• [EXERCISE DETAILS]:
Identify each line in the items below that contains the word "bottommost" and copy every such line.

• [SOURCE MATERIAL]:
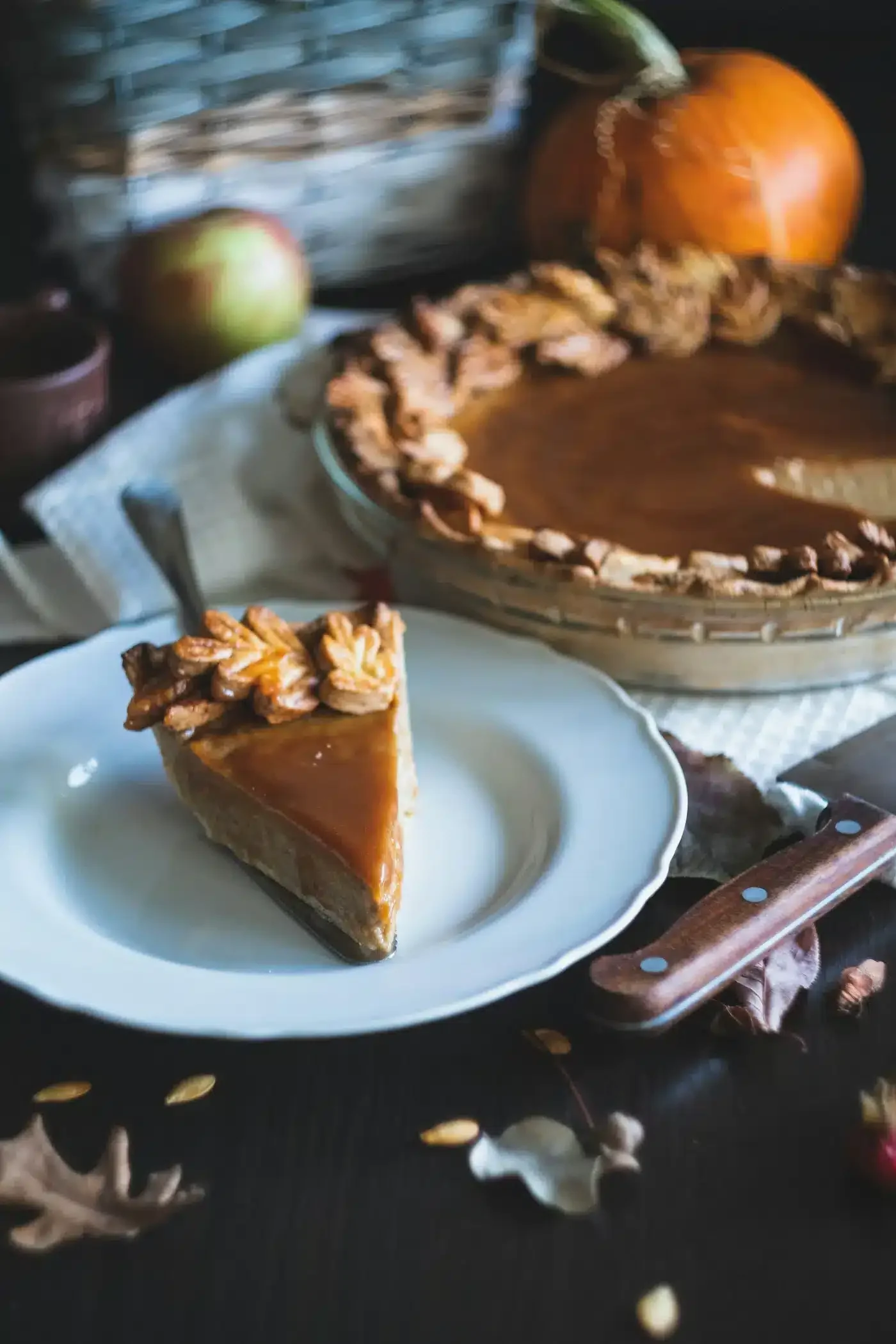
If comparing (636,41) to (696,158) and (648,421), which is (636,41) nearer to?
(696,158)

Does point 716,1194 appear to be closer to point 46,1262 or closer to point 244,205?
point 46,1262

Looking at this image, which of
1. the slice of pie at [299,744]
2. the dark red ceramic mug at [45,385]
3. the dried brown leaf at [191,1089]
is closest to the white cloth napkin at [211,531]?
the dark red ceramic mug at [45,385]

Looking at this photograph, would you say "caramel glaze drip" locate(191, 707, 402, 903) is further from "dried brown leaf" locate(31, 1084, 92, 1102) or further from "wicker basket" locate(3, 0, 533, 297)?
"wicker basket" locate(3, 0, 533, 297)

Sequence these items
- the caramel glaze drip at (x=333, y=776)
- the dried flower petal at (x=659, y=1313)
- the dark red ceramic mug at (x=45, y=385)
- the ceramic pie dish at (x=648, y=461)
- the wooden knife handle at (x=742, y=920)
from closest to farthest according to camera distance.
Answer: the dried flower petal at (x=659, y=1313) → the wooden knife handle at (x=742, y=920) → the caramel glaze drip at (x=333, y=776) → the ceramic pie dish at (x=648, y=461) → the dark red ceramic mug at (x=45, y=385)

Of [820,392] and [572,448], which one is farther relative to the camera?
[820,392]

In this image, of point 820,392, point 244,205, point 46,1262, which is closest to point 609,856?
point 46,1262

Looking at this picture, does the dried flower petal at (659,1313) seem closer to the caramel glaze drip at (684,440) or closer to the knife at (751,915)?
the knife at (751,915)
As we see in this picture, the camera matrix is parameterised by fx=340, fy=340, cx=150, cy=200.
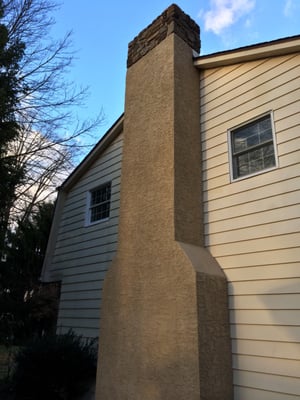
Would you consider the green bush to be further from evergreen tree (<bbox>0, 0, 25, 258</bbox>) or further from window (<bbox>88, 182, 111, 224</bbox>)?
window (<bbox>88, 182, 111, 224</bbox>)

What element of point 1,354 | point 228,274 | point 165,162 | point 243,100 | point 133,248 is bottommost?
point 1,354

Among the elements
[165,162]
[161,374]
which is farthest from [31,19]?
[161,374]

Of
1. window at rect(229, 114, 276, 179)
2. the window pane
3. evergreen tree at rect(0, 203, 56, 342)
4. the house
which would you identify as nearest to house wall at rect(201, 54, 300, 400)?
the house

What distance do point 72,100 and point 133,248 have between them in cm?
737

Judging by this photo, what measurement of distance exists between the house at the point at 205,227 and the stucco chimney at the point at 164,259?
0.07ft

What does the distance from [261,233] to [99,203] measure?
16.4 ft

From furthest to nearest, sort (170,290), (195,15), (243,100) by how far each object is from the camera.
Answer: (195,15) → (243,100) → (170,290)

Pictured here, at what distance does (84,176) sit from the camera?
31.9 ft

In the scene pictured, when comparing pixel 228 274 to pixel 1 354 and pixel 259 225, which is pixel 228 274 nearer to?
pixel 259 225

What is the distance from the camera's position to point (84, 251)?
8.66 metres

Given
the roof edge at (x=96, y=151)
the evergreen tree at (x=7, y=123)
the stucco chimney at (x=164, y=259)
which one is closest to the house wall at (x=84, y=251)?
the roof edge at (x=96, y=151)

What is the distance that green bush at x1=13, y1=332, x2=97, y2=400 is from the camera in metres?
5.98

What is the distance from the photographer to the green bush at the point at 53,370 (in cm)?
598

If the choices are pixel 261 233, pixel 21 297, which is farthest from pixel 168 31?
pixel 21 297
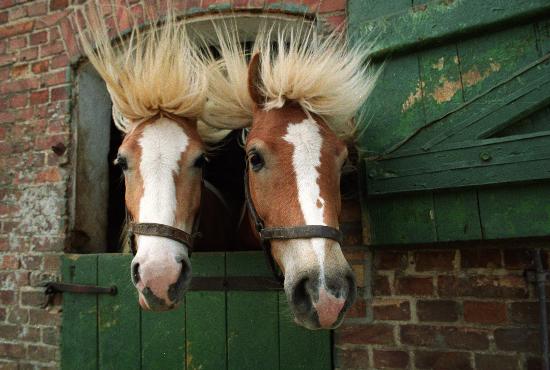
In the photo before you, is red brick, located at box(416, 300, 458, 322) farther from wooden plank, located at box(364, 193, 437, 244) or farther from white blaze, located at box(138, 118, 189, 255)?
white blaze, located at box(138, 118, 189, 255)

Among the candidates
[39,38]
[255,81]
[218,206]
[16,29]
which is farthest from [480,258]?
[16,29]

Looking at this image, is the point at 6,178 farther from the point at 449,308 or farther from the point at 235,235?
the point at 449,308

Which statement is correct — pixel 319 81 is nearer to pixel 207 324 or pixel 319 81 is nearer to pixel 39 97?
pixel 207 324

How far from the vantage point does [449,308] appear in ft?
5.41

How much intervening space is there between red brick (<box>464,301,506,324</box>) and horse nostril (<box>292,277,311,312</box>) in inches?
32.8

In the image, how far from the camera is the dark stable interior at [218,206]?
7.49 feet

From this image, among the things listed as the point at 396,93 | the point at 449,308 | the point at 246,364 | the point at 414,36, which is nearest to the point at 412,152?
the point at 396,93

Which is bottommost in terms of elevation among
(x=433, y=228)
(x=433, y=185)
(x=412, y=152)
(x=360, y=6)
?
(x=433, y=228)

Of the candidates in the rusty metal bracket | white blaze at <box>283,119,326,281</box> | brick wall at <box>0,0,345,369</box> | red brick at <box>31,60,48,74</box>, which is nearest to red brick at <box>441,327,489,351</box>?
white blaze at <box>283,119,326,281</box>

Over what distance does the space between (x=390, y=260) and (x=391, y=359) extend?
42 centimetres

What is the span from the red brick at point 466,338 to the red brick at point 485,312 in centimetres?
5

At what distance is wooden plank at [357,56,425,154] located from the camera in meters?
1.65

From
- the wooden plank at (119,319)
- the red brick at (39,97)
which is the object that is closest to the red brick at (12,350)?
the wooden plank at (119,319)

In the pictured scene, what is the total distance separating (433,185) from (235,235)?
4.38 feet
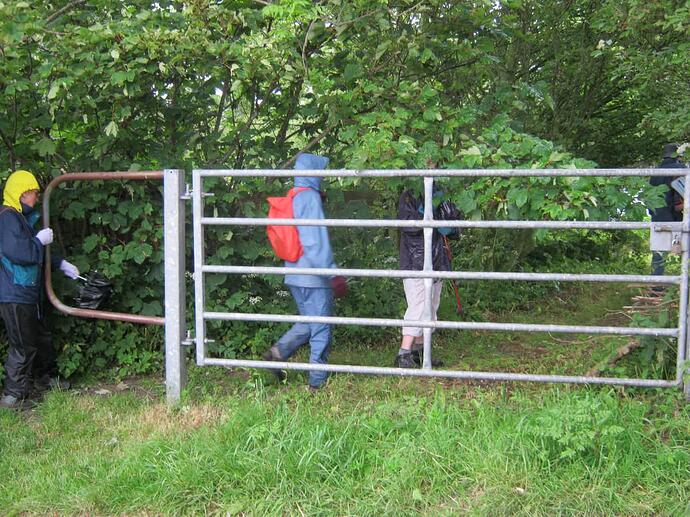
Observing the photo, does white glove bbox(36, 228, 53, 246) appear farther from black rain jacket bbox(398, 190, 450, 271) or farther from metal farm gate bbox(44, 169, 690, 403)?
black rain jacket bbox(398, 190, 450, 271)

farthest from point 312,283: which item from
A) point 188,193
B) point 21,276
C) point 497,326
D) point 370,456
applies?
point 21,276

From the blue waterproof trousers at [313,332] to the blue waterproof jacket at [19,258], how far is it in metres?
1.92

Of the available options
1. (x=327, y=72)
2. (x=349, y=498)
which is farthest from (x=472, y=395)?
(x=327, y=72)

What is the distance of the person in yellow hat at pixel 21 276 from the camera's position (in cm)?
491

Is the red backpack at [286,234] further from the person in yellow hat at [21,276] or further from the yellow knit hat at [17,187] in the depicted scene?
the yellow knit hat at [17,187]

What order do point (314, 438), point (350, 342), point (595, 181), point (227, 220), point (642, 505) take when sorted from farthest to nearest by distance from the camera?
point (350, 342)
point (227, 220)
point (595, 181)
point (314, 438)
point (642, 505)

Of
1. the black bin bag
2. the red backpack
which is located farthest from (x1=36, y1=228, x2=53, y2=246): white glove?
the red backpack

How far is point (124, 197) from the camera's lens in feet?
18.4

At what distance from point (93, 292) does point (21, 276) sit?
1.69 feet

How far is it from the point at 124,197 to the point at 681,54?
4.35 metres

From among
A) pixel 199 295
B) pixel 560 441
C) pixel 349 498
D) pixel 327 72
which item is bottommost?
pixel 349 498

...

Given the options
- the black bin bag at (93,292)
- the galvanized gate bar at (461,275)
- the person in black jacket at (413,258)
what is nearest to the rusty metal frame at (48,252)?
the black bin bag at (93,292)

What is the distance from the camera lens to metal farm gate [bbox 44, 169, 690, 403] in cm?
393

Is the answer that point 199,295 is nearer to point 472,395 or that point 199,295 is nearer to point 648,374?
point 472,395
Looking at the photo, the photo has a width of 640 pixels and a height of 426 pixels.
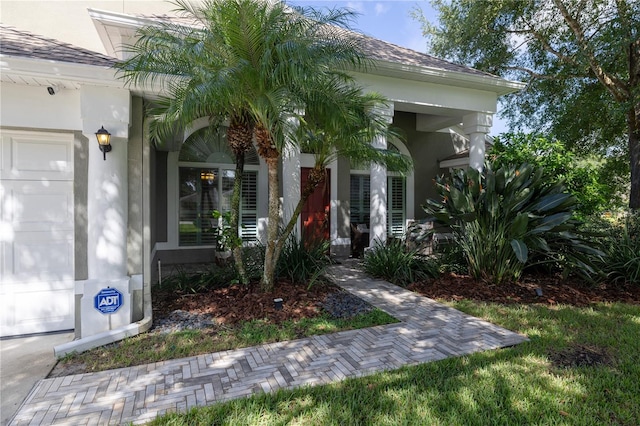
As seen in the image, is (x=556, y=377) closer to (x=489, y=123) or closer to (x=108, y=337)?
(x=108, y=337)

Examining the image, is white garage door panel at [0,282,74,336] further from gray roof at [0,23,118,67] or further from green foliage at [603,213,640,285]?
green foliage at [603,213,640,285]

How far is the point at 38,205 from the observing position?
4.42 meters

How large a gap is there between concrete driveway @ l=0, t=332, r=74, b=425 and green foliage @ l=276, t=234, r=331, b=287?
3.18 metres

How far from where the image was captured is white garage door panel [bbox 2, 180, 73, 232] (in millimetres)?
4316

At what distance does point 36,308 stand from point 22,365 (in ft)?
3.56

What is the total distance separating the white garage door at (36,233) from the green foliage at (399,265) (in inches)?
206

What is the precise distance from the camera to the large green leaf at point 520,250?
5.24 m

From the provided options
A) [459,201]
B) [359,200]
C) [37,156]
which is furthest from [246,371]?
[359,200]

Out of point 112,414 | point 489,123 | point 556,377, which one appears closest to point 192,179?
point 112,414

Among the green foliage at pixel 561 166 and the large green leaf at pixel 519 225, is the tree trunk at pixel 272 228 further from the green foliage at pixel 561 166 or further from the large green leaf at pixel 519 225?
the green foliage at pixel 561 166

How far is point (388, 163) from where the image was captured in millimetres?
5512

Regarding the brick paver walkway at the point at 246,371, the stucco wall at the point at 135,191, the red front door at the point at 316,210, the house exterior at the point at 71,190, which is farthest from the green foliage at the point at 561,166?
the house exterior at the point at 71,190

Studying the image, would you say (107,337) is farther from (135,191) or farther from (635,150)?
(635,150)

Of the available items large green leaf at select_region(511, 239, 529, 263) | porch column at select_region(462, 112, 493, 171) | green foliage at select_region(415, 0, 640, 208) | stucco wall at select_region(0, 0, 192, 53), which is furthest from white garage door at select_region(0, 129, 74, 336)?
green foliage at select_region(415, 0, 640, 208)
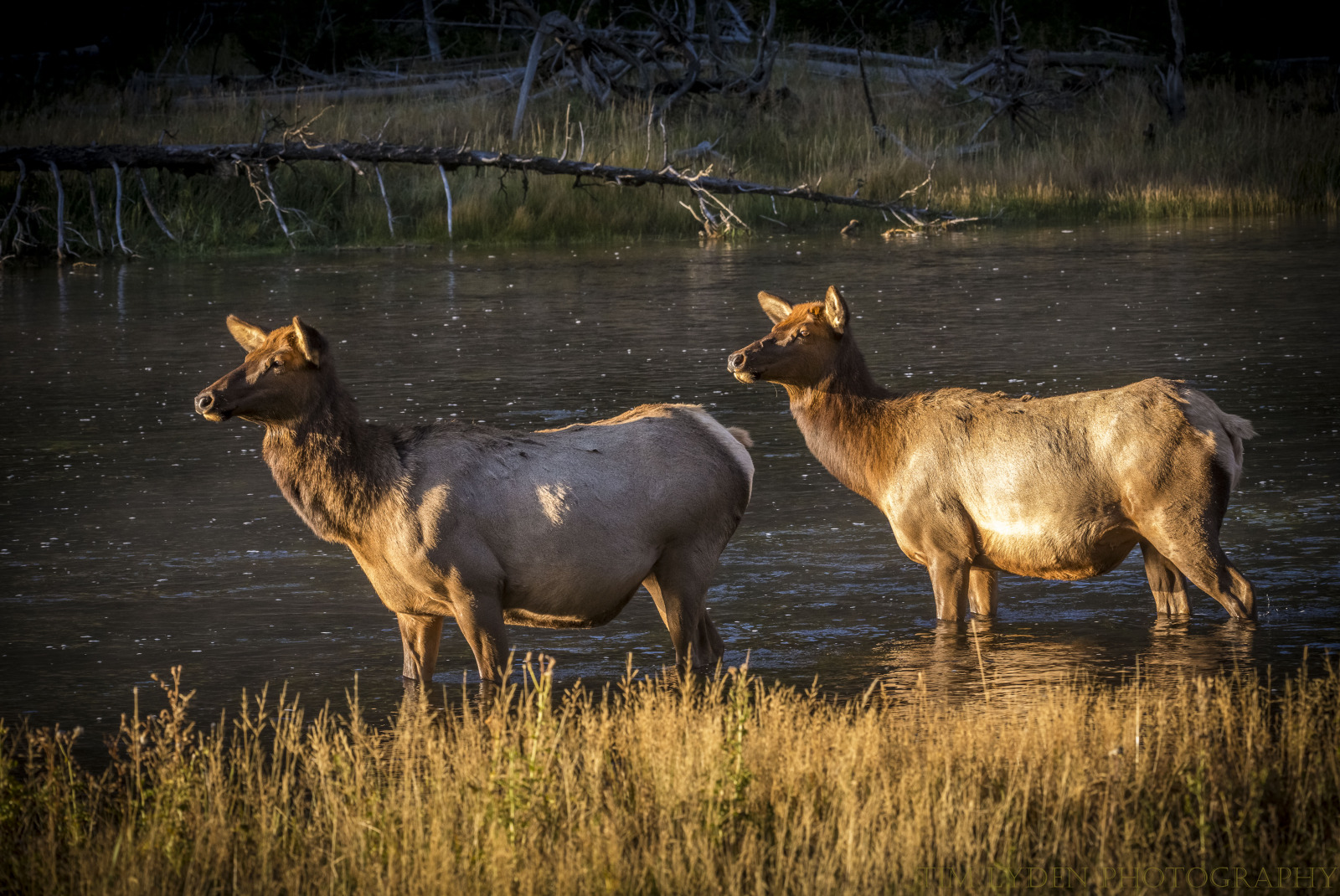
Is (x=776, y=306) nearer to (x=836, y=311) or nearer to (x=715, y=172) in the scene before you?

• [WRITTEN RESPONSE]:
What element of point 1,354 | point 228,274 | point 165,162 | point 243,100 | point 133,248 is bottommost?
Which is bottommost in terms of elevation among
which item is bottommost?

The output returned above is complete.